**WHAT YOU WILL DO:** Can you give every line of the items below as a JSON list of strings, one string per line, with blank lines left out and the pictures omitted?

[Dataset items]
____
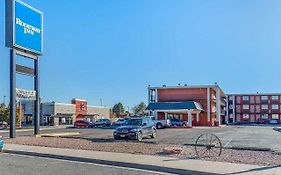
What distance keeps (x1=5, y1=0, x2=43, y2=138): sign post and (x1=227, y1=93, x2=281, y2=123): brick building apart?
102m

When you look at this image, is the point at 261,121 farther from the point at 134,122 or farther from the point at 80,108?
the point at 134,122

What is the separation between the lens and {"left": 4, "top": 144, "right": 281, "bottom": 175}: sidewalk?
37.9ft

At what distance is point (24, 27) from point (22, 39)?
2.79ft

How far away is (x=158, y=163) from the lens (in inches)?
509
____
**TASK RESPONSE:**
[
  "What distance keeps (x1=5, y1=0, x2=43, y2=138): sign post and (x1=227, y1=93, x2=281, y2=123): brick building apart?",
  "102m",
  "When you look at this image, is the point at 261,121 farther from the point at 134,122 or farther from the point at 80,108?",
  "the point at 134,122",
  "What is the separation between the lens and {\"left\": 4, \"top\": 144, \"right\": 281, \"bottom\": 175}: sidewalk?",
  "37.9ft",
  "At what distance is point (24, 27) from point (22, 39)?",
  "2.79ft",
  "How far away is (x=158, y=163) from the lens (in inches)?",
  "509"
]